_DATASET EXCERPTS_

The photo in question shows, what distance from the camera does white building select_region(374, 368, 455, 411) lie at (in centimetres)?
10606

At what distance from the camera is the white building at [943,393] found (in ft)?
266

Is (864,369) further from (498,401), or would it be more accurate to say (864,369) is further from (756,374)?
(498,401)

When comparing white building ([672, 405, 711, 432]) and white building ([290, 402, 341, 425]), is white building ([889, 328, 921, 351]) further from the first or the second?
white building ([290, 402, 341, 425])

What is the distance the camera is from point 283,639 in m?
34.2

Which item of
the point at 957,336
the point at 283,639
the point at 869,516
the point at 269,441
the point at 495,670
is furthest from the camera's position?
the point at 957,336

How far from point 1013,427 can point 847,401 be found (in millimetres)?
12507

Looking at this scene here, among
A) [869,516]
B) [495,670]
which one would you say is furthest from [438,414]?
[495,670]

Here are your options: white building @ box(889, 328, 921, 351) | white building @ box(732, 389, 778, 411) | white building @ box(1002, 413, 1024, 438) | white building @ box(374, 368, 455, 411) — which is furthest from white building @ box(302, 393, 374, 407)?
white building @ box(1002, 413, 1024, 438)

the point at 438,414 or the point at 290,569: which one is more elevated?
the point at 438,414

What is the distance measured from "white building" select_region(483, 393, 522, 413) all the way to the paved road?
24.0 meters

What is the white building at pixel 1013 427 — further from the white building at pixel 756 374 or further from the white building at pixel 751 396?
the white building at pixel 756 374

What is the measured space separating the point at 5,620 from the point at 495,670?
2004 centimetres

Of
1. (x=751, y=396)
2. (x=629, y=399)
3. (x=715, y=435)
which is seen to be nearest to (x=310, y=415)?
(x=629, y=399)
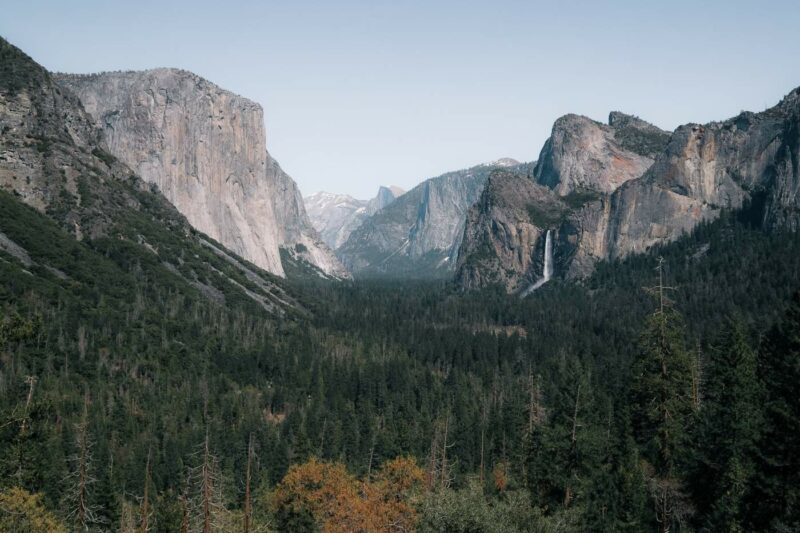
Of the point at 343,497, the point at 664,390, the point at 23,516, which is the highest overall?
the point at 664,390

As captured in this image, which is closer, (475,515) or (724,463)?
(475,515)

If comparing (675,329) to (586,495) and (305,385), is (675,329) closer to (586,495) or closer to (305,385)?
(586,495)

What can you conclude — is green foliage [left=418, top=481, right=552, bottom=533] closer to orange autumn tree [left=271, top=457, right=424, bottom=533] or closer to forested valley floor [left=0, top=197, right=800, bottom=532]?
forested valley floor [left=0, top=197, right=800, bottom=532]

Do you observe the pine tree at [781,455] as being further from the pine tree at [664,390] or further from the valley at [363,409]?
the pine tree at [664,390]

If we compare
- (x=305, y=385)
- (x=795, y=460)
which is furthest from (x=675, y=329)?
(x=305, y=385)

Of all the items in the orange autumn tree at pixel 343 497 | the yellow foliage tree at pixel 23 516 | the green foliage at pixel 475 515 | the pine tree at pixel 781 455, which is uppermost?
the pine tree at pixel 781 455

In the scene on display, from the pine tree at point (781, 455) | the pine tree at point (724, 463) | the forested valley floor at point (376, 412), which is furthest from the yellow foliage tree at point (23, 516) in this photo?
the pine tree at point (781, 455)

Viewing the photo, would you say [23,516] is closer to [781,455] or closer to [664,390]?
[781,455]

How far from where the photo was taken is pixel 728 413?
46750 millimetres

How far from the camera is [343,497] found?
56.4 metres

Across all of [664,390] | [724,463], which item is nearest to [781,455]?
[724,463]

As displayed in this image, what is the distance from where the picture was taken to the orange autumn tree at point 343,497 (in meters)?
52.0

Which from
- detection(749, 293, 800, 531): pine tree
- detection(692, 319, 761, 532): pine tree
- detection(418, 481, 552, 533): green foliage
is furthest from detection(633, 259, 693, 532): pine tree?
detection(418, 481, 552, 533): green foliage

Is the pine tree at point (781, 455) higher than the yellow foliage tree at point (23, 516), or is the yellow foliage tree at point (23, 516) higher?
the pine tree at point (781, 455)
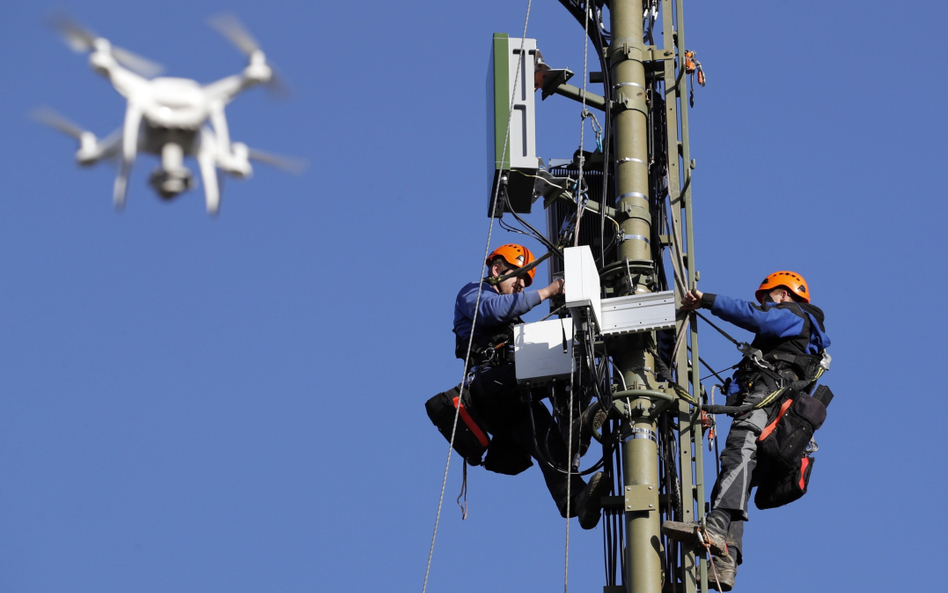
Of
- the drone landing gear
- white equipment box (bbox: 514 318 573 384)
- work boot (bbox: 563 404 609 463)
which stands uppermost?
white equipment box (bbox: 514 318 573 384)

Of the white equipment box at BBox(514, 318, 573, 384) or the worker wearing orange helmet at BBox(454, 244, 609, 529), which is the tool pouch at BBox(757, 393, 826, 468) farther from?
the white equipment box at BBox(514, 318, 573, 384)

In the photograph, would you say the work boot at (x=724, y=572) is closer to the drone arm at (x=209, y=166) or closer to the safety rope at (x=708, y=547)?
the safety rope at (x=708, y=547)

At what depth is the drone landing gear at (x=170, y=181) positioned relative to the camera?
199 inches

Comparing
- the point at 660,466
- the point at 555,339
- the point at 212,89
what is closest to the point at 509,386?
the point at 555,339

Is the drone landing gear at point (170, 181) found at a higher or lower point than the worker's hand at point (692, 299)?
lower

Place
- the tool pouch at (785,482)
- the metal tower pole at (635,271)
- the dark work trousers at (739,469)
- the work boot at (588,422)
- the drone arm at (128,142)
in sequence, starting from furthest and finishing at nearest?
the tool pouch at (785,482) < the work boot at (588,422) < the dark work trousers at (739,469) < the metal tower pole at (635,271) < the drone arm at (128,142)

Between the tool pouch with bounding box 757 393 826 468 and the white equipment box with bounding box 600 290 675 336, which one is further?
the tool pouch with bounding box 757 393 826 468

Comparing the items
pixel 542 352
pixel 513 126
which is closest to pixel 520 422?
pixel 542 352

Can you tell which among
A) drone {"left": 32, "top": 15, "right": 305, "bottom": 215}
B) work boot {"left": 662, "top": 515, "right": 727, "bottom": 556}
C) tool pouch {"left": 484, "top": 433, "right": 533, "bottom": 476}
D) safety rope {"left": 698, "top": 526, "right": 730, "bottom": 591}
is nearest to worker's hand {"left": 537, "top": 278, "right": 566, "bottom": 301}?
tool pouch {"left": 484, "top": 433, "right": 533, "bottom": 476}

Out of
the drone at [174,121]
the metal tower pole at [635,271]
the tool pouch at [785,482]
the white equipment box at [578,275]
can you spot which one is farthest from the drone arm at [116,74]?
the tool pouch at [785,482]

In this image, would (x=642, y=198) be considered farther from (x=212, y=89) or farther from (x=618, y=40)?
(x=212, y=89)

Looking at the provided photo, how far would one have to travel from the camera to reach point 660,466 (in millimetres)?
10445

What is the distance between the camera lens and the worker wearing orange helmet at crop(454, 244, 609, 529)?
11016mm

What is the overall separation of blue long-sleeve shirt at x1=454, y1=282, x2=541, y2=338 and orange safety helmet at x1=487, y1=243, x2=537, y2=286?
370mm
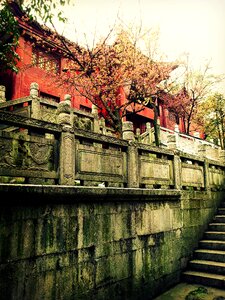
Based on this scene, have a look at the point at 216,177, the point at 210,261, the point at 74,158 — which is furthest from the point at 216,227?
the point at 74,158

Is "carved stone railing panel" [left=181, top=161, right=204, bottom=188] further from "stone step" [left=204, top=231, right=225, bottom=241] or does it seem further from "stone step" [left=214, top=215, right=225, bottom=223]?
"stone step" [left=204, top=231, right=225, bottom=241]

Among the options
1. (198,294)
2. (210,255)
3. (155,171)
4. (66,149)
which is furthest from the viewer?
(210,255)

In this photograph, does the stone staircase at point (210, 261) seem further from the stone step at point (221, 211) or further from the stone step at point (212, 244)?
the stone step at point (221, 211)

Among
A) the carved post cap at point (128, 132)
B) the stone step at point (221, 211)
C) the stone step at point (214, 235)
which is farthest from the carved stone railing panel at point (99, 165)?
the stone step at point (221, 211)

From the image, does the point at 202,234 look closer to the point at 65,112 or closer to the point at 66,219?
the point at 66,219

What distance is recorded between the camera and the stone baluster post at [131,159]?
693 cm

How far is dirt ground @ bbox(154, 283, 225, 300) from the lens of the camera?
6.81 m

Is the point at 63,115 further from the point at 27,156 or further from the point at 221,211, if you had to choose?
the point at 221,211

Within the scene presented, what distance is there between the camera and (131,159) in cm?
705

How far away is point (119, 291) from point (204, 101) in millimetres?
21781

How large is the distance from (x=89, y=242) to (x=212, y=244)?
5362 mm

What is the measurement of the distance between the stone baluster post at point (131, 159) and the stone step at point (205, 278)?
3.46 metres

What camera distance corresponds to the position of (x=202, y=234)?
31.4 ft

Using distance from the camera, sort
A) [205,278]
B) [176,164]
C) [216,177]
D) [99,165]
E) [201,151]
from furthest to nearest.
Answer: [216,177]
[201,151]
[176,164]
[205,278]
[99,165]
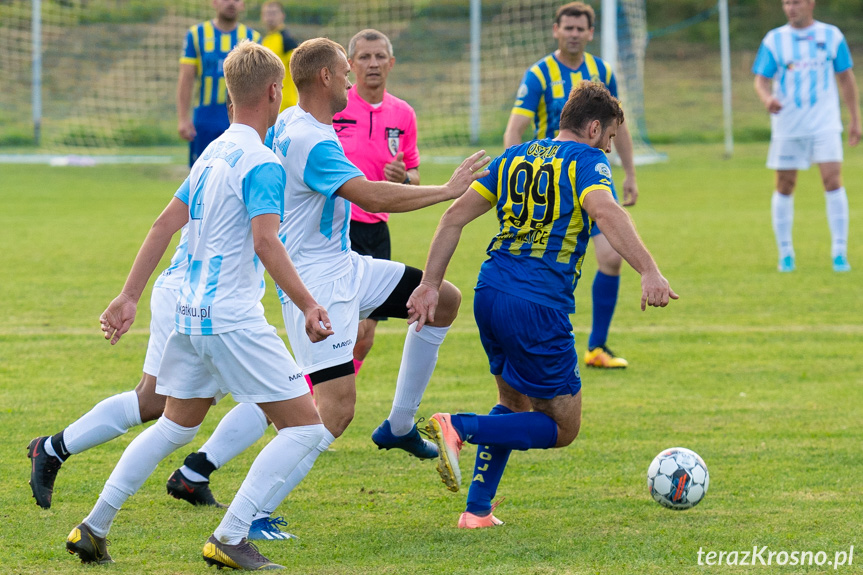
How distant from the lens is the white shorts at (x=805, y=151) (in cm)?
1053

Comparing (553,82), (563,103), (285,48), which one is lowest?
(563,103)

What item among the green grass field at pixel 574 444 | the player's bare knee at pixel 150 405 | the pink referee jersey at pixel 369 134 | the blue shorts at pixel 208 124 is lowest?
the green grass field at pixel 574 444

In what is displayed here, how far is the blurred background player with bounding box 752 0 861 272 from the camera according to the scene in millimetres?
10516

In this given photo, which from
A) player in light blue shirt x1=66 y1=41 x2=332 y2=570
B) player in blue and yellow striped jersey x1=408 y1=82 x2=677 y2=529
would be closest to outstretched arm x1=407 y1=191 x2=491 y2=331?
player in blue and yellow striped jersey x1=408 y1=82 x2=677 y2=529

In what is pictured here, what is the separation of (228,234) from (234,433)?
1143 millimetres

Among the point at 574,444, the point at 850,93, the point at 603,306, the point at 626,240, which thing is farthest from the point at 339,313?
the point at 850,93

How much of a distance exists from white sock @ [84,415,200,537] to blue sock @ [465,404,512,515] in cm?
118

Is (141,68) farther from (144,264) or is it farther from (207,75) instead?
(144,264)

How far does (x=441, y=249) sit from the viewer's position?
4301mm

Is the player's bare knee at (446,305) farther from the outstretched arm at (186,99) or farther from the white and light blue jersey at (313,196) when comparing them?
the outstretched arm at (186,99)

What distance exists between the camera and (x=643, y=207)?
15.9m

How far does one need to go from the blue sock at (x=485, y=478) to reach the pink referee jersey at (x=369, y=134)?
192 centimetres

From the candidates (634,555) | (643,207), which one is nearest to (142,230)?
(643,207)

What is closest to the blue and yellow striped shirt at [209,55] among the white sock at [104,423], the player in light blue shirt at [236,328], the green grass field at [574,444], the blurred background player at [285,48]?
the blurred background player at [285,48]
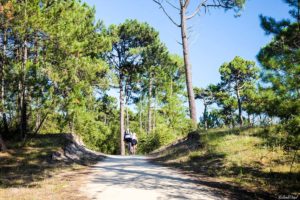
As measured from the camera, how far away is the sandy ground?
695cm

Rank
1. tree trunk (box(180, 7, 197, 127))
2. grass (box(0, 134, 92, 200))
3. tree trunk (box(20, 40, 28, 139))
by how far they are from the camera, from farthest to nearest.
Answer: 1. tree trunk (box(180, 7, 197, 127))
2. tree trunk (box(20, 40, 28, 139))
3. grass (box(0, 134, 92, 200))

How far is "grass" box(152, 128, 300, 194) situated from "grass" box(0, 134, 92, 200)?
12.2 feet

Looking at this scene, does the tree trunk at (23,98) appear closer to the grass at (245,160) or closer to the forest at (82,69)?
the forest at (82,69)

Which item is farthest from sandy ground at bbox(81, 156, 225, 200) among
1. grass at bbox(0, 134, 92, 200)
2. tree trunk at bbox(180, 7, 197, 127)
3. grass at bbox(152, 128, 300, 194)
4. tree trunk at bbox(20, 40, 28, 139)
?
tree trunk at bbox(180, 7, 197, 127)

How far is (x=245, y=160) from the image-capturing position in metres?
10.0

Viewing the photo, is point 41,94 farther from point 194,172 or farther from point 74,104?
point 194,172

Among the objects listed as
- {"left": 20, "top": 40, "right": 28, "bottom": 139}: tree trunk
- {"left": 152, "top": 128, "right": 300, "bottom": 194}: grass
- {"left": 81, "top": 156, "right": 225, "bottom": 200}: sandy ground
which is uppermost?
{"left": 20, "top": 40, "right": 28, "bottom": 139}: tree trunk

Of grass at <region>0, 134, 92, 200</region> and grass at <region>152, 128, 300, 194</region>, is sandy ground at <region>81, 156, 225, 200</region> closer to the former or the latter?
grass at <region>0, 134, 92, 200</region>

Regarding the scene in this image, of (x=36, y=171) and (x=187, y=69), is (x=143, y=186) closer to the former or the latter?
(x=36, y=171)

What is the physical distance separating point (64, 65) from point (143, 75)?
23825mm

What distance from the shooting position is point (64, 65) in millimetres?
14758

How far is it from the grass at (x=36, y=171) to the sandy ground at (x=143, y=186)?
1.61 ft

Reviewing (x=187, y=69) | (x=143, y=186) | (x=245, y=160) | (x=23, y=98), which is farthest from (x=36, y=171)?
(x=187, y=69)

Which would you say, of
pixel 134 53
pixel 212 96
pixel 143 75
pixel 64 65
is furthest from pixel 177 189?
pixel 212 96
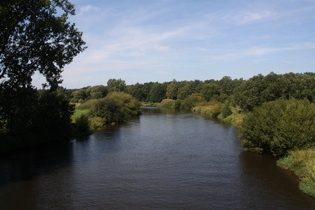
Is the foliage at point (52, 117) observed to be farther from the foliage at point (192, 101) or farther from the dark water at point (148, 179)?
the foliage at point (192, 101)

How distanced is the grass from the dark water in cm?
51

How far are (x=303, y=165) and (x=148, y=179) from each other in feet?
39.2

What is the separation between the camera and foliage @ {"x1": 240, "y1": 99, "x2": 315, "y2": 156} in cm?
2140

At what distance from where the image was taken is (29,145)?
2933 centimetres

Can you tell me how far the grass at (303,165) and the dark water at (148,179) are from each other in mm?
510

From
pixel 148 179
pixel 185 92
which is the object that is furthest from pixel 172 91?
pixel 148 179

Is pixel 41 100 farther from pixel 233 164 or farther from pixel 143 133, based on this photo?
pixel 233 164

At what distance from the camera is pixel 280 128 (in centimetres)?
2211

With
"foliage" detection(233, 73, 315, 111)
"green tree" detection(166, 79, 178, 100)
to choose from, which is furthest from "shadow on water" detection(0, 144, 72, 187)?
"green tree" detection(166, 79, 178, 100)

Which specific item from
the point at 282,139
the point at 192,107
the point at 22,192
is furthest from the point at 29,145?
the point at 192,107

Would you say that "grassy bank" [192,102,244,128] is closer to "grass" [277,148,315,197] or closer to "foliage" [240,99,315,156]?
"foliage" [240,99,315,156]

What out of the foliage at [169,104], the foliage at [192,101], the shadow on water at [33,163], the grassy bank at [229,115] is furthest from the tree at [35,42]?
the foliage at [169,104]

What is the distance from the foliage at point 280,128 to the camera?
21.4 m

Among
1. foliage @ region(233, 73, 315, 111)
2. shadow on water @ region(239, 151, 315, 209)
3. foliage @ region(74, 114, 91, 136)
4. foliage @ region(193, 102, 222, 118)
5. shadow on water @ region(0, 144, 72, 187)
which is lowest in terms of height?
shadow on water @ region(239, 151, 315, 209)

_DO THIS_
Switch "lowest" to "highest" in everything from the line containing "What out of" down to the end of the rows, and write those lines out again with nothing else changed.

_PROBLEM SOLUTION_
What out of the foliage at [169,104], the foliage at [192,101], the shadow on water at [33,163], the grassy bank at [229,115] is furthest from the tree at [35,42]?
the foliage at [169,104]

What is the distance from the foliage at point 280,128 to the camera?
21.4 m

Among
1. foliage @ region(233, 73, 315, 111)
2. shadow on water @ region(239, 151, 315, 209)
3. foliage @ region(74, 114, 91, 136)
4. foliage @ region(193, 102, 222, 118)
5. shadow on water @ region(0, 144, 72, 187)
which is highest in terms of height?
shadow on water @ region(239, 151, 315, 209)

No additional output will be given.